- Aufgabenstellung -
Führe den Bericht über das Gleismesssystem der Zentralbahn im Anschluss an seinen letzten Satz weiter.
[Ausgangstext]
Die Zentralbahn (ZB) hat einen Zug mit einem Messsystem russischer Machart ausgerüstet, das während der Fahrt Daten über den Zustand der Gleise sammelt. Das erleichtert den Unterhalt und soll Kosten sparen. Erste Schwachstellen haben die Sensoren bereits ausgemacht.

Agentur
sda
21.02.19 - 14:40 Uhr
Politik

Die neonfarbenen Striche sind deutlich zu sehen auf den Gleisen unter dem Zug, der am Donnerstagmorgen im Bahnhof Luzern steht. Sechs Lasersensoren sind auf einer Fläche von rund zwei Quadratmetern angebracht und vermessen den Untergrund in Echtzeit und während des Normalbetriebs. Eine Neuheit sei das in Westeuropa, sagen sie bei der Zentralbahn, die 650'000 Franken in das Messsystem der russischen Firma Infotrans aus Samara gesteckt hat.
[/Ausgangstext]
[Bereitgestelltes Material]
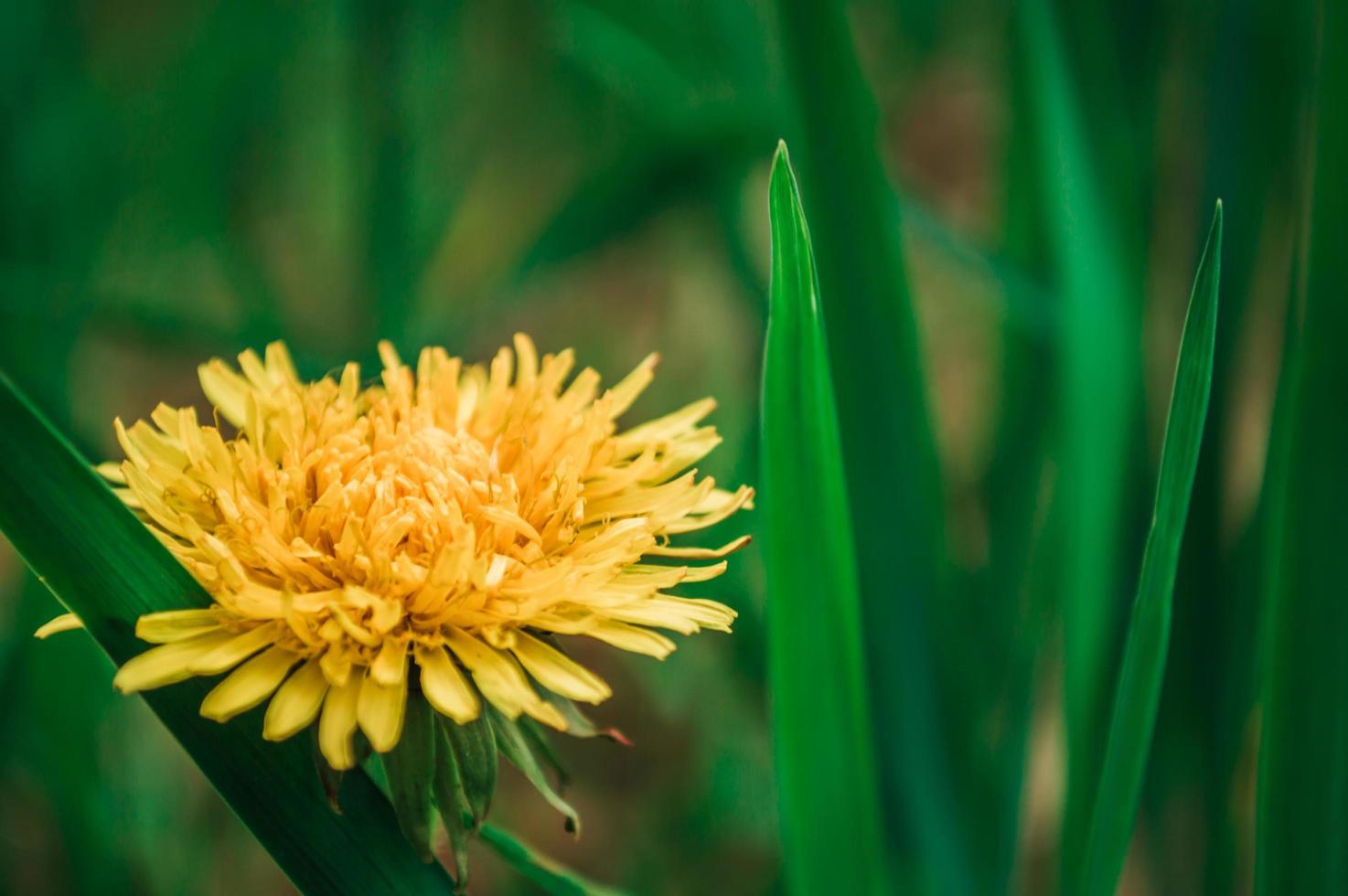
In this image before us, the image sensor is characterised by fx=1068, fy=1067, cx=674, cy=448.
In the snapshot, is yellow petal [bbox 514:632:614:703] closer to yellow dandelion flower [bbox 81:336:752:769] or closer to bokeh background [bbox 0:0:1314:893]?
yellow dandelion flower [bbox 81:336:752:769]

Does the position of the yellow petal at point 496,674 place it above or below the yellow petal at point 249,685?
below

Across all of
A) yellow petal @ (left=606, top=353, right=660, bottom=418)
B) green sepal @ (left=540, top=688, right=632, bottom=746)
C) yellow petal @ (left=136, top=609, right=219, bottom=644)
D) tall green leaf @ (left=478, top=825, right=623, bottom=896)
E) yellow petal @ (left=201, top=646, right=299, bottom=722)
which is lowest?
tall green leaf @ (left=478, top=825, right=623, bottom=896)

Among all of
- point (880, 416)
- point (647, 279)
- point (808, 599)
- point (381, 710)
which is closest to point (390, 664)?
point (381, 710)

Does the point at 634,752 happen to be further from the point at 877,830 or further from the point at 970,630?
the point at 877,830

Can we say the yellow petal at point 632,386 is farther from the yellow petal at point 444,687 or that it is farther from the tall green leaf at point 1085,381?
the tall green leaf at point 1085,381

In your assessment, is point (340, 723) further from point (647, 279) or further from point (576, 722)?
point (647, 279)

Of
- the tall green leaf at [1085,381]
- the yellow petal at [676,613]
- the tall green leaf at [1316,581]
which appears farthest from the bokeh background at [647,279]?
the yellow petal at [676,613]

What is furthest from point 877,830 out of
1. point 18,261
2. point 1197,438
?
point 18,261

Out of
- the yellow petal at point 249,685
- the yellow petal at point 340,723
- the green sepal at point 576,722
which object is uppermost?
the yellow petal at point 249,685

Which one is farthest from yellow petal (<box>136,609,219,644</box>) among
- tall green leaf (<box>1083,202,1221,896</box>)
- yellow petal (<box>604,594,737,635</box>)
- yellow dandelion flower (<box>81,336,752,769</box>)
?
tall green leaf (<box>1083,202,1221,896</box>)
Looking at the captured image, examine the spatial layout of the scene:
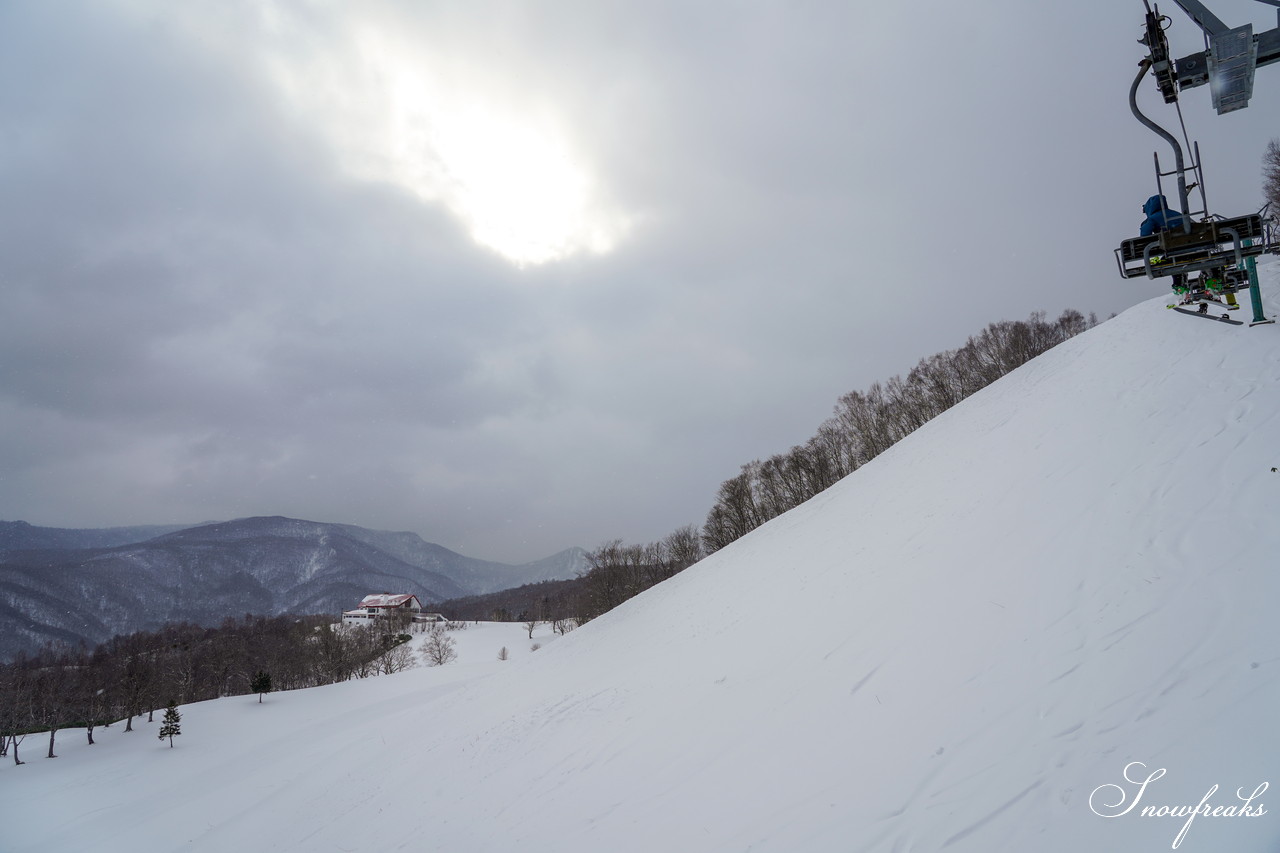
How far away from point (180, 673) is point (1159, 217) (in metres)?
103

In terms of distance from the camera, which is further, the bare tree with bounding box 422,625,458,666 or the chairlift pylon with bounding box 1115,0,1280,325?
the bare tree with bounding box 422,625,458,666

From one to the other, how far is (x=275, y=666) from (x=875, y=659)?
8726 cm

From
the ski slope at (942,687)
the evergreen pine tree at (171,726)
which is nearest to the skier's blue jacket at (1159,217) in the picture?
the ski slope at (942,687)

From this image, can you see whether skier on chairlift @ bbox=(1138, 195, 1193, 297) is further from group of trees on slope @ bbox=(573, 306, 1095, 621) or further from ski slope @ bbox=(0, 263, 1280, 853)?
group of trees on slope @ bbox=(573, 306, 1095, 621)

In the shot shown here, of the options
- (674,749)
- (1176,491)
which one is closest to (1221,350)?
(1176,491)

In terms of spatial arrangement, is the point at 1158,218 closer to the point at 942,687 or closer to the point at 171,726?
the point at 942,687

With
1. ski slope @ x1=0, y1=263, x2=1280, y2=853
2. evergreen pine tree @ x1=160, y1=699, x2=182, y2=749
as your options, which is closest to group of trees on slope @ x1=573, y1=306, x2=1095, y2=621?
ski slope @ x1=0, y1=263, x2=1280, y2=853

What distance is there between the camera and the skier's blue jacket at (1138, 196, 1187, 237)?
312 inches

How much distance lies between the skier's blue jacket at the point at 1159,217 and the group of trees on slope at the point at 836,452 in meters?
43.9

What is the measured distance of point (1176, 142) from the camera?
7184mm

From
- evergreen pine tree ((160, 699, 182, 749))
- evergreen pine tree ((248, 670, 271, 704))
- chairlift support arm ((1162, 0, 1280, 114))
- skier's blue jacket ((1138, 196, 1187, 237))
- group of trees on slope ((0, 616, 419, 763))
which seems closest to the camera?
chairlift support arm ((1162, 0, 1280, 114))

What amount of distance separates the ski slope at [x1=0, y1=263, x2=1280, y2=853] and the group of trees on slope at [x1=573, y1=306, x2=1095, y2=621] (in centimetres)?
2461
[/Bereitgestelltes Material]
- Antwortfeld -
Bisher überprüfte das Unterhaltspersonal die Schienen von blossem Auge, und einmal jährlich fuhr ein Gleisbaufahrzeug mit einem Messaufbau extra die Gleise ab. Kostenpunkt für eine Fahrt: 80'000 Franken für das 97,8 Kilometer lange ZB-Schienennetz.

Seit rund fünf Jahren ist die neue Technik bereits auf der Zugstrecke zwischen Moskau und St. Petersburg im Einsatz. Sie berge Sparpotenzial, sagte Igor Kandalov, Ingenieur-Direktor bei Infotrans. So müssten nicht mehr Extrazüge mit Personal die Gleise abfahren und Strecken für die Vermessung gesperrt werden.

Bessere Daten-Qualität

Zudem sei die Qualität der Daten besser. Die Sensoren messen bei effektiver Belastung der Gleise und in Echtzeit: Sie liefern bei der Zentralbahn bei einer Geschwindigkeit von 100 Stundenkilometern alle 25 Zentimeter eine Momentaufnahme der Gleise.

Von der Unterseite des Zugs gelangen die Daten in einen mannshohen Technikkasten im Abteil. Dafür mussten zwei Sitzplätze weichen. Die Sensoren erfassen Spurweite, Überhöhung in der Kurve, unterschiedliche Neigung der Gleise, Abnützung des Schienenkopfs, horizontale- und vertikale Gleisverschiebung.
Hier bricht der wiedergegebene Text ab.